Pulgas e carrapatos estão entre os parasitas mais comuns que afetam cães e gatos, especialmente em regiões de clima quente e úmido. A presença desses ectoparasitas vai muito além do incômodo da coceira: ela representa riscos reais à saúde dos animais e, em alguns casos, também das pessoas que convivem com eles. Por isso, o combate à infestação exige atenção contínua, prevenção adequada e informação correta.

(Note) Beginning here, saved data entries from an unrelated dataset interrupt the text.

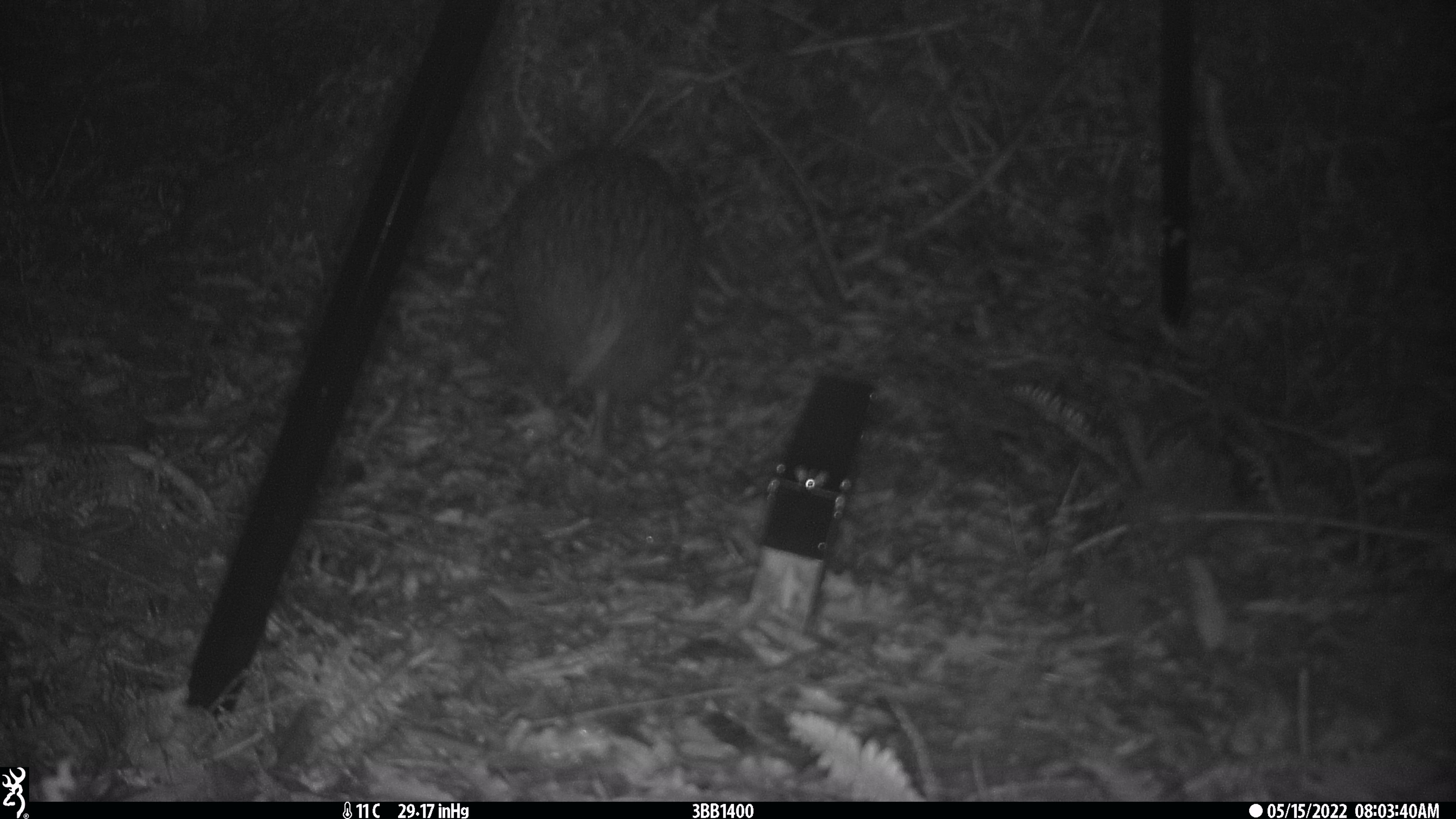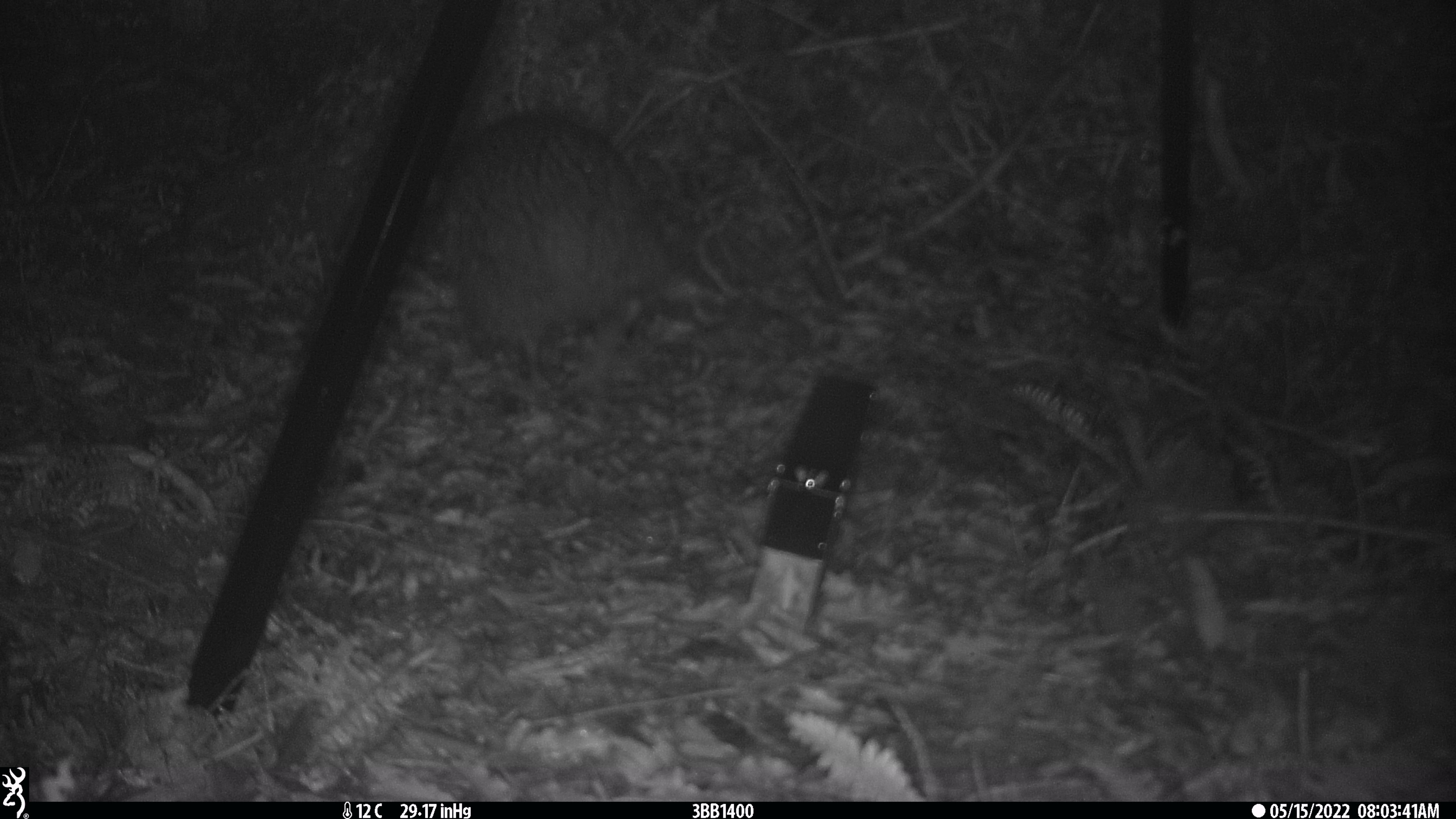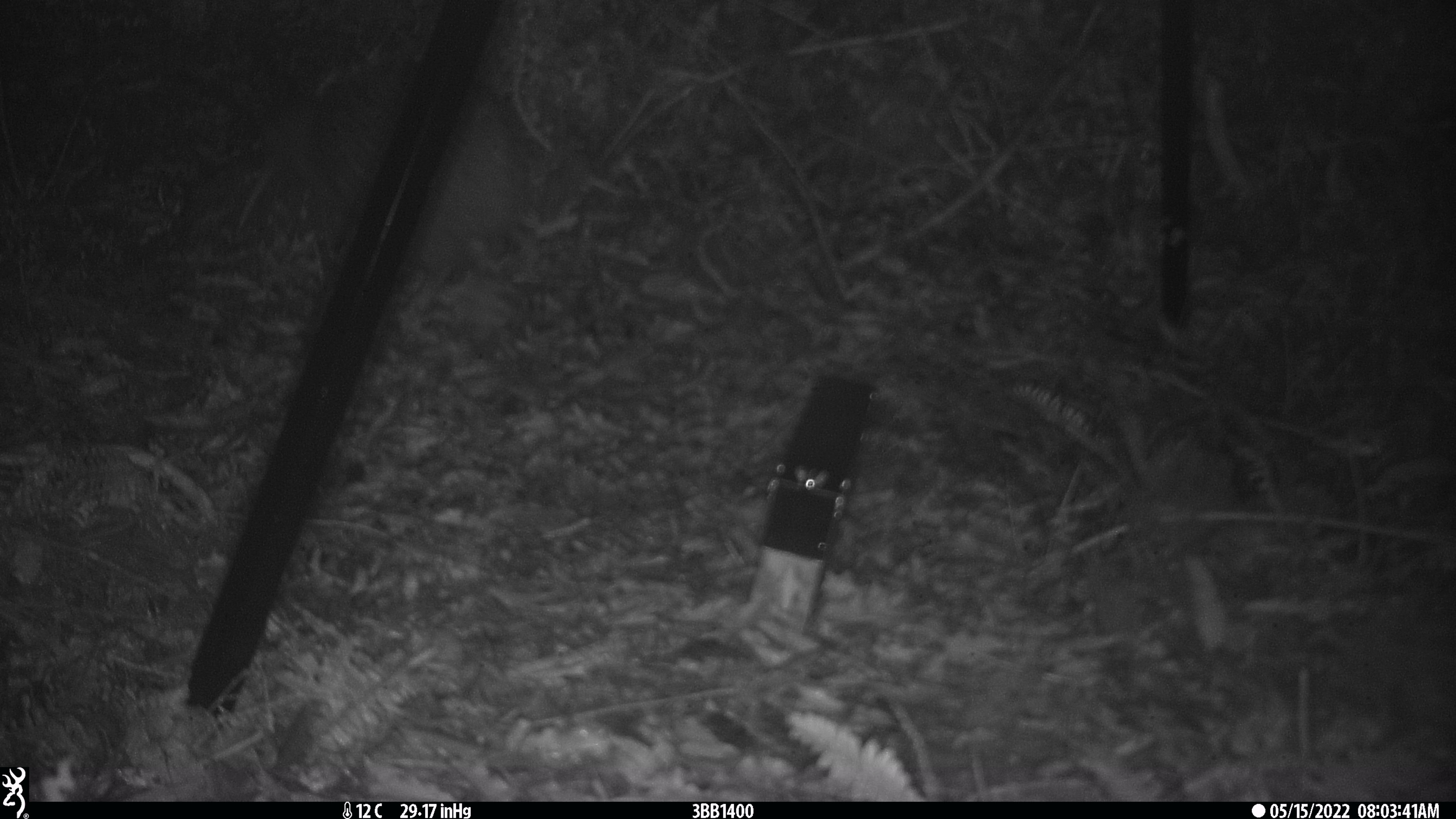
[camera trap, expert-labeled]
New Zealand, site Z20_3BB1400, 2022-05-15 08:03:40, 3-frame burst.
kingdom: Animalia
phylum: Chordata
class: Aves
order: Apterygiformes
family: Apterygidae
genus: Apteryx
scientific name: Apteryx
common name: kiwi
Kiwi (Apteryx).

A infestação geralmente começa de forma silenciosa. Um animal que se coça com frequência, apresenta queda de pelos, feridas na pele ou irritação persistente pode estar abrigando pulgas ou carrapatos. No caso dos carrapatos, é comum encontrá-los presos à pele, especialmente em regiões como orelhas, pescoço, entre os dedos e ao redor dos olhos. Já as pulgas, menores e mais rápidas, muitas vezes são percebidas apenas pelos sinais indiretos, como pontos pretos no pelo, que são fezes do parasita.
Os riscos associados a esses parasitas são significativos. Pulgas podem causar dermatite alérgica, anemia — principalmente em filhotes — e transmitir vermes, como a tênia. Carrapatos, por sua vez, são vetores de doenças graves, como a erliquiose e a babesiose, que podem levar a quadros severos, com febre, apatia, sangramentos e até risco de morte se não houver tratamento adequado. Além disso, algumas espécies de carrapatos podem transmitir doenças aos humanos, reforçando a importância do controle ambiental.

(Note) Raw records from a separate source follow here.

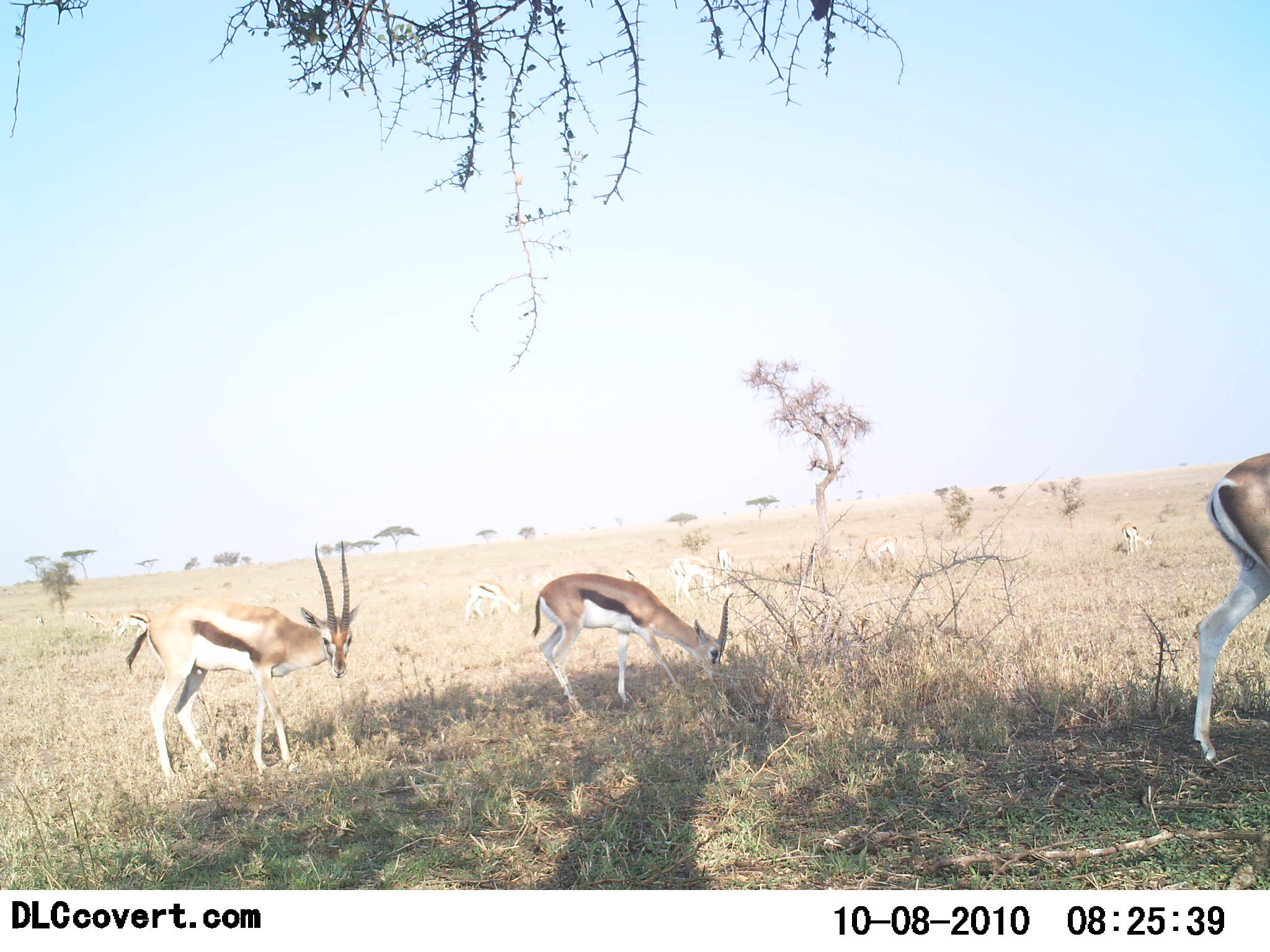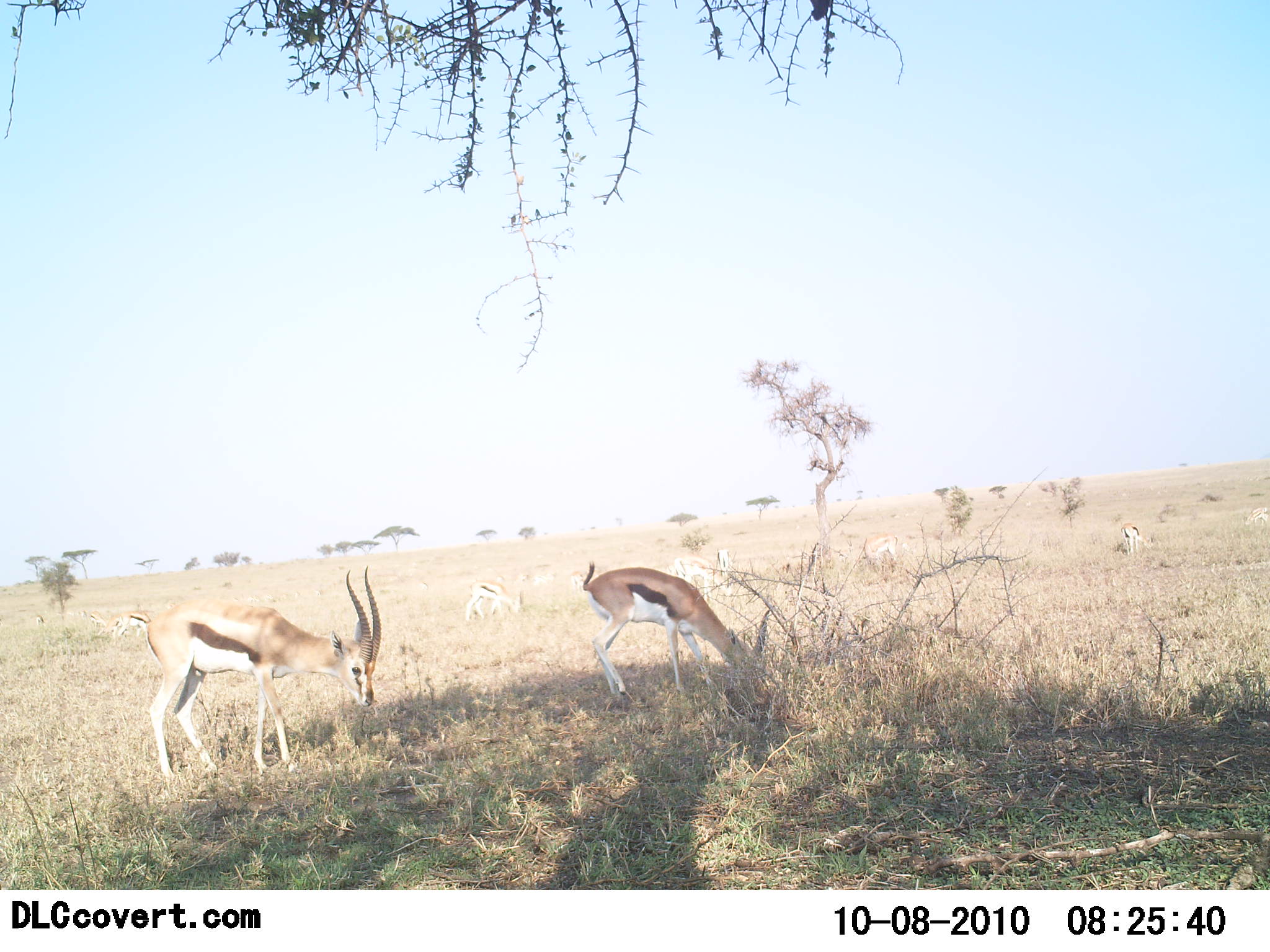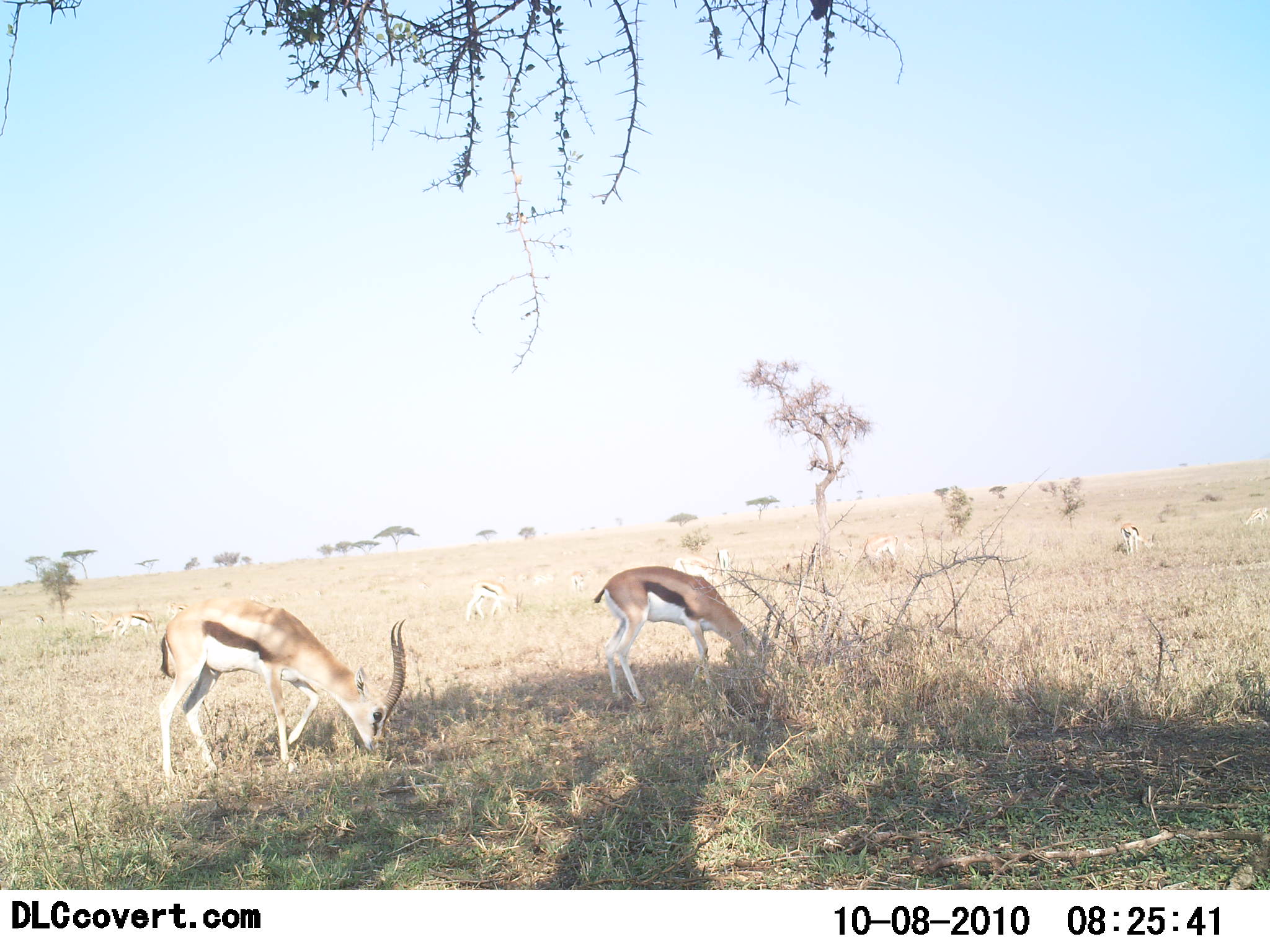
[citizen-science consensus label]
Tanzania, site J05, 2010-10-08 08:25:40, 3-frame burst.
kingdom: Animalia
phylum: Chordata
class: Mammalia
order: Artiodactyla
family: Bovidae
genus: Eudorcas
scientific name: Eudorcas thomsonii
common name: thomson's gazelle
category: gazellethomsons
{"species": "gazellethomsons (thomson's gazelle) (Eudorcas thomsonii)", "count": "4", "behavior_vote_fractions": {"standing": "43%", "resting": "0%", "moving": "36%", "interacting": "0%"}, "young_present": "0%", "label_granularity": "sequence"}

A melhor forma de combate é a prevenção contínua. O uso regular de produtos antiparasitários indicados por médicos-veterinários é essencial. Atualmente, existem diversas opções seguras e eficazes, como comprimidos mastigáveis, pipetas de aplicação tópica, sprays e coleiras antiparasitárias. A escolha do produto deve considerar o peso, a idade, a espécie do animal e o histórico de saúde, evitando o uso de substâncias inadequadas ou de uso exclusivo para outras espécies, já que alguns produtos podem ser tóxicos, especialmente para gatos.
O cuidado não deve se limitar ao animal. Pulgas e carrapatos passam grande parte do ciclo de vida no ambiente, como quintais, camas, sofás, frestas de pisos e tapetes. Por isso, a higienização frequente dos espaços onde o animal circula é parte fundamental do controle. Lavar caminhas, cobertores e brinquedos, aspirar a casa regularmente e, quando necessário, utilizar produtos específicos para o ambiente ajudam a evitar reinfestações.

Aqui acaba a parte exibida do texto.